As mentioned,biology may very play a role in homosexuality, but I agree that much of preferences are the result of either trauma or,literally, boundless and uncontrollable lust;trying something 'new' and different just for pleasure's sake.That's true enslavement to lust.
I used to read artists biographies (Anais Nin and Henry Miller)and was always troubled by the tendency of some artists frightening openness to any and every imaginable sexual practice in the name of 'experimentation' and'throwing off bougie hypocrisy.The result of extreme subjectivity and making a God of one's feelings.

INdigo

Good observations. I am uncomfortable around people who do things that are driven by lust and then seem to brag about it. I can discuss almost anything with almost anyone but if they insist upon promoting a perverse behavior as God's gift then I will more than likely challenge that to their face and try to show a better way. That is not self righteousness, but it is righteousness.

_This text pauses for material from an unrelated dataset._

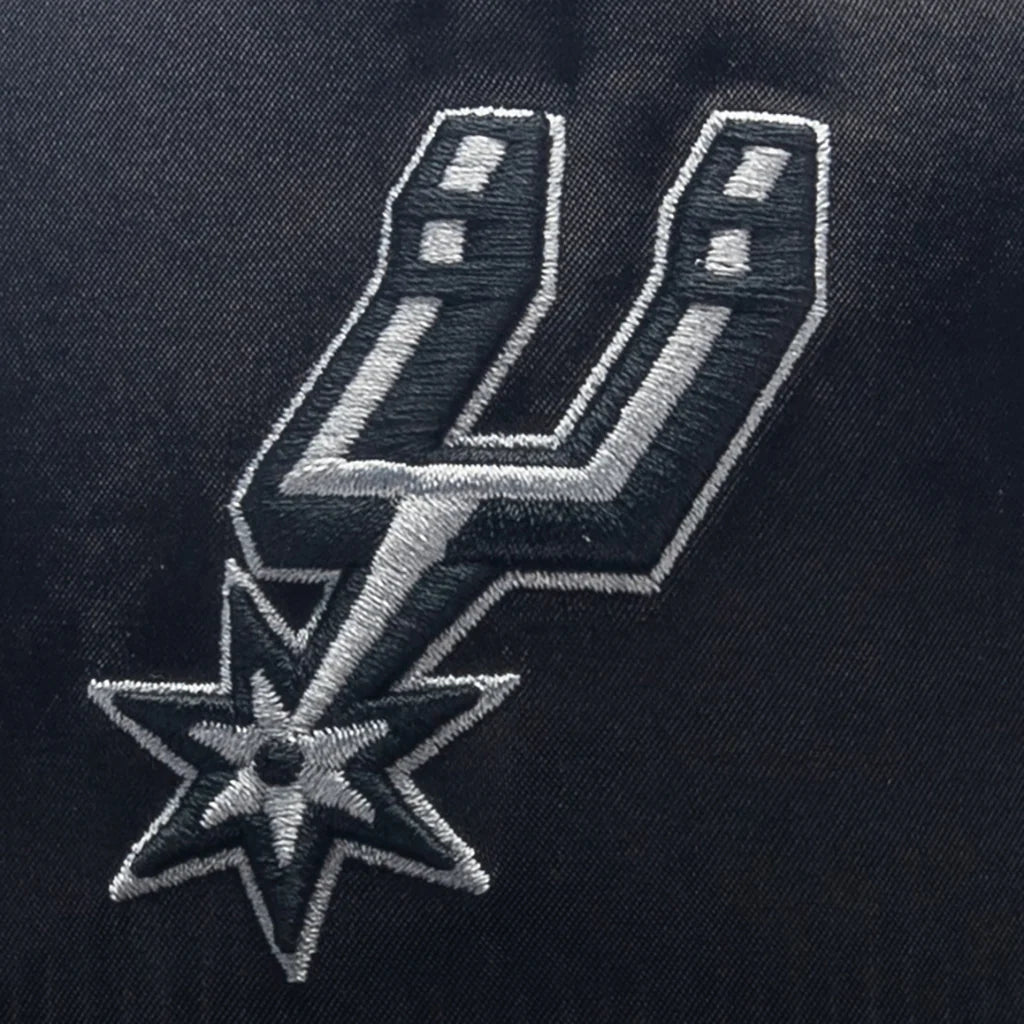47 Brand X Tyrrell Winston 47 Hitch San Antonio Spurs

When a laborer who did some work for me spoke matter of factly about having children with four different women I challenge him not only about his disloyalty to the women but about his neglect of his children. I did not hire him again.

When I finally got to visit a member who was dying of Aids because of his homosexual lifestyle I shared the Gospel with him, prayed with him, and embraced him.

I won't tell you what his homosexual friends did at the funeral. Suffice it to say that it was a desecration.

So, I do understand. I believe that it is quite possible to be righteous without being self righteous.